DPI: la revue électronique du Studio XX Electronic Review::

Science-fiction ou realite? ::

14 April 2005

Des cactus aux cheveux humains, des sculptures vivantes faites de peau et d’os, des cybes et des syn permettant de modifier nos perceptions… Science-fiction ou réalité plus étrange que la science-fiction ? C’est ce que vous découvrirez dans cette parution de .dpi. Ce nouveau numéro vous présente entre autres, Cogito, une nouvelle d’Élisabeth Vonarburg, grande dame de la science fiction québécoise, un article d’Ernestine Daubner sur les artistes travaillant avec les biotechnologies et une entrevue avec Heidi Grundmann, pionnière de l’art en réseau. Une lecture à ne pas manquer!

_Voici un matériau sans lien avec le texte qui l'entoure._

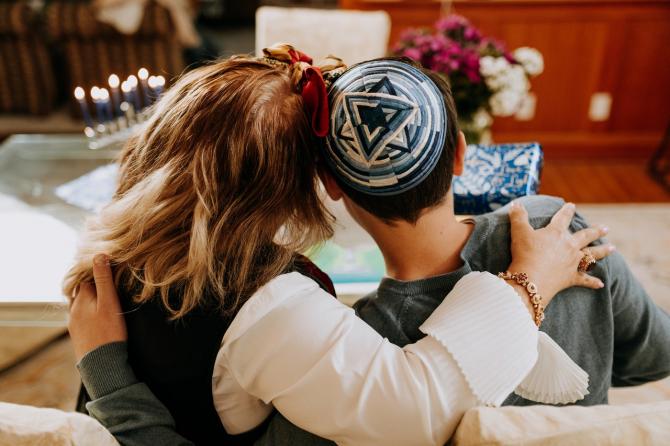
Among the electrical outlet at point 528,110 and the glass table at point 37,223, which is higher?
the glass table at point 37,223

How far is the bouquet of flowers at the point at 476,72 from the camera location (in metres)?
1.94

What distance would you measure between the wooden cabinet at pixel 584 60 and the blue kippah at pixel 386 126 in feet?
8.17

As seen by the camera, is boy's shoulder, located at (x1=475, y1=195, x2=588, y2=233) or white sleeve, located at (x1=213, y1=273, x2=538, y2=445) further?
boy's shoulder, located at (x1=475, y1=195, x2=588, y2=233)

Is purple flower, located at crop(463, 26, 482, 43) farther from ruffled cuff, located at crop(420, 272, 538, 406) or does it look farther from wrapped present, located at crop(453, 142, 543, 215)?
ruffled cuff, located at crop(420, 272, 538, 406)

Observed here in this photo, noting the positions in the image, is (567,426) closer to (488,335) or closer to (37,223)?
(488,335)

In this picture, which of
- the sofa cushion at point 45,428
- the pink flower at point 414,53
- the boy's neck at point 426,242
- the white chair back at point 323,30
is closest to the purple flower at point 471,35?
the pink flower at point 414,53

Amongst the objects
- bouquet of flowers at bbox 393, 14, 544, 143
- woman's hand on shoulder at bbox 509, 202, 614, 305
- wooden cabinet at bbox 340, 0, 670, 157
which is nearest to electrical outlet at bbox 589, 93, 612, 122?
wooden cabinet at bbox 340, 0, 670, 157

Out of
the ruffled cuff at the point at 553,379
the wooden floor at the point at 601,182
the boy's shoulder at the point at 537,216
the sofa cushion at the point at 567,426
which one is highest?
the boy's shoulder at the point at 537,216

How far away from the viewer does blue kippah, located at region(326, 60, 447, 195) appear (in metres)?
0.79

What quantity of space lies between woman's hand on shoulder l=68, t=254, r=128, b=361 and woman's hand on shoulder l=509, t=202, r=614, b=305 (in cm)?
58

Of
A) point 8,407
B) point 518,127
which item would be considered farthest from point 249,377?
point 518,127

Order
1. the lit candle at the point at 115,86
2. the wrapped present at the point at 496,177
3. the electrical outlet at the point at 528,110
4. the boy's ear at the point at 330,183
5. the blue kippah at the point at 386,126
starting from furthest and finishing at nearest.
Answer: the electrical outlet at the point at 528,110 → the lit candle at the point at 115,86 → the wrapped present at the point at 496,177 → the boy's ear at the point at 330,183 → the blue kippah at the point at 386,126

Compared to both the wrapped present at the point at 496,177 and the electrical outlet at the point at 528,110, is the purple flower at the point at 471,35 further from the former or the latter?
the electrical outlet at the point at 528,110

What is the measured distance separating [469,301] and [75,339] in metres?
0.58
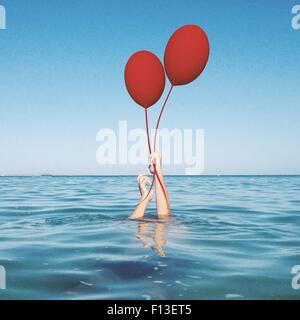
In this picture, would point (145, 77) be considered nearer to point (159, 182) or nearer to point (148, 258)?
point (159, 182)

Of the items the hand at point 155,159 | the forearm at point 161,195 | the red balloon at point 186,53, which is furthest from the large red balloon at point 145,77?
the forearm at point 161,195

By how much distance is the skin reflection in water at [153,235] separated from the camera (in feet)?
20.3

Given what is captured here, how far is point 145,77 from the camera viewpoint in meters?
7.00

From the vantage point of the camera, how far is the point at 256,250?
21.1 feet

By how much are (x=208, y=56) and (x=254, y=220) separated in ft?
15.7

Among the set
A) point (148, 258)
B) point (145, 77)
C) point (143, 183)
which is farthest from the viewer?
point (143, 183)

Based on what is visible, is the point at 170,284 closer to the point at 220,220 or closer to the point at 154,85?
the point at 154,85

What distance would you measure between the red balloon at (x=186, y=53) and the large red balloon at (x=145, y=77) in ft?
0.89

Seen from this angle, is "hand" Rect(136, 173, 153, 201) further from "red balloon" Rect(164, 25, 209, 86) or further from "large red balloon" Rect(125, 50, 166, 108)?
"red balloon" Rect(164, 25, 209, 86)

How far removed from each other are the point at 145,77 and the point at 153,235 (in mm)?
2622

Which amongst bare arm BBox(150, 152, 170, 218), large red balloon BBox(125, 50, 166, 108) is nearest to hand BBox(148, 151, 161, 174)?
bare arm BBox(150, 152, 170, 218)

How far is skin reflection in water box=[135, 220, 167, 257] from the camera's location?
6.20 m

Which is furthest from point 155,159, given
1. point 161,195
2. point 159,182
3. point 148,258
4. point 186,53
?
point 148,258
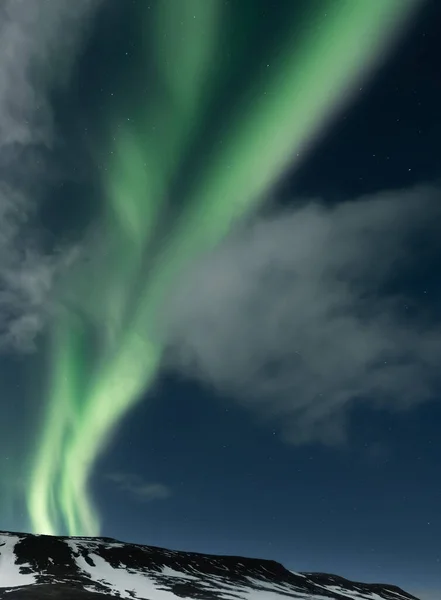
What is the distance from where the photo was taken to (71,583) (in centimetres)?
10119

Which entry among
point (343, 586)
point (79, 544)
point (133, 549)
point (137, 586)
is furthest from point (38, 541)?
point (343, 586)

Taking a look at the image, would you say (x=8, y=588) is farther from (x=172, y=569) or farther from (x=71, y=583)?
(x=172, y=569)

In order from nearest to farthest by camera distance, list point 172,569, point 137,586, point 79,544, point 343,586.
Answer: point 137,586, point 172,569, point 79,544, point 343,586

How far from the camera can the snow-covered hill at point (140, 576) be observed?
99.1 m

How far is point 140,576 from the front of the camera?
122562 mm

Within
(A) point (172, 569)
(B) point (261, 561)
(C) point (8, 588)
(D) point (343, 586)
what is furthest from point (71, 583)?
(D) point (343, 586)

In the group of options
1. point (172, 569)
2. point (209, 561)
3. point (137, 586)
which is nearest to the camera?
point (137, 586)

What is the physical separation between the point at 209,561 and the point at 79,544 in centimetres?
4255

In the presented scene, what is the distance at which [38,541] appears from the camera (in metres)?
143

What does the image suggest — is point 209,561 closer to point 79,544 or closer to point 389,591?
point 79,544

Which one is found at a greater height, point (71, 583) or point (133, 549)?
point (133, 549)

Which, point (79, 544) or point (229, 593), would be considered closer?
point (229, 593)

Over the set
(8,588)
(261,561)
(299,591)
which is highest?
(261,561)

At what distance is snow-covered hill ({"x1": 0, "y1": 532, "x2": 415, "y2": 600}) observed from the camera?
99.1m
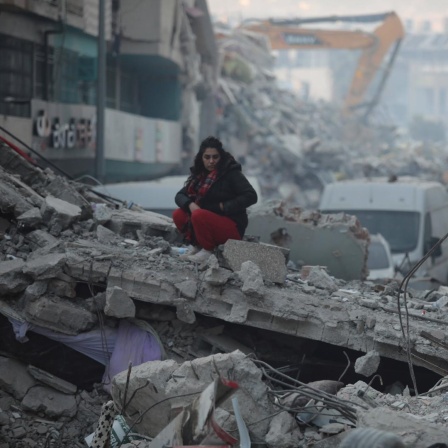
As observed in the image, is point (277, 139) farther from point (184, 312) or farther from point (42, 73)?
point (184, 312)

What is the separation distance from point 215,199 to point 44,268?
168cm

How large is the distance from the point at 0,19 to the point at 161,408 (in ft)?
42.5

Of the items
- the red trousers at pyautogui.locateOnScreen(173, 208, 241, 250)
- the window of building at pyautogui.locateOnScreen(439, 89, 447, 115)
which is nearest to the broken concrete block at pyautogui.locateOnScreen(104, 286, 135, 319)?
the red trousers at pyautogui.locateOnScreen(173, 208, 241, 250)

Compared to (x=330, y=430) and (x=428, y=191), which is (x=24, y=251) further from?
(x=428, y=191)

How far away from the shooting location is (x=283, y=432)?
650cm

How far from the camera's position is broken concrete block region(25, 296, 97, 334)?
327 inches

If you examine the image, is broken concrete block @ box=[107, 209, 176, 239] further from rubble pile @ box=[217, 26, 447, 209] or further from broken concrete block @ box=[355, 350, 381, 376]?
rubble pile @ box=[217, 26, 447, 209]

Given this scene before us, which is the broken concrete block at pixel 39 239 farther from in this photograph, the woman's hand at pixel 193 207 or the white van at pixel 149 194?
the white van at pixel 149 194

Cactus growing human hair, living sculptures made of skin and bones, cybs and syns which allow us to modify our perceptions… Sci-fi or life stranger than fiction? Find out in this third issue of .dpi in which are included Cogito, a short story by the great Quebecois science-fiction writer Elisabeth Vonarburg, an article on artists working with biotechnologies by Ernestine Daubner and an interview with network art pioneer Heidi Grundmann. A mind expanding read!

Science-fiction et réinvention
sarah brown

La science-fiction situe généralement son action dans un monde éloigné dans le temps ou l’espace. Cette transposition vers un univers parallèle, souvent comprise comme une prédiction de ce qu’il se passerait ailleurs ou dans le futur, est en fait un choix qui permet à l’auteur de se donner l’entière liberté dans la construction de nouveaux mondes, de personnages, de sociétés, etc. dans le but de réinventer le monde réel. À l’école on se faisait dire « avec des « si » on refait le monde »... Et si justement c’était ce qu’on essayait de faire avec la science-fiction? À travers l’illusion d’évasion, la science-fiction nous rapproche de questions intimement liées à notre présent, ici. Elle nous permet d’envisager toutes sortes de variantes, de nouvelles solutions, aussi bien sur le plan matériel que philosophique. La distance créée par cet « espace-temps » inventé, permet de laisser libre cours à l’imaginaire et aux possibilités infinies qui s’ouvrent à nous lorsqu’on n’a plus peur d’utiliser le « si ».

En plaçant une bonne partie de leurs récits dans le futur, les auteurs de SF ont parfois été pris pour des prophètes des temps modernes et se sont donnés la lourde tâche de devancer la technologie et de constamment réinventer le futur. Mais à une époque où les progrès technologiques avancent aussi vite, la réalité (entre autres en ce qui à trait aux biotechnologies) a vite fait de dépasser la science-fiction. Ce qui amène la question : Vivons-nous aujourd’hui dans un monde de science-fiction? Si c’est le cas, emparons-nous de tous nos moyens, nos outils, nos mots et nos pixels, et profitons-en pour réinventer nos « espaces-temps ».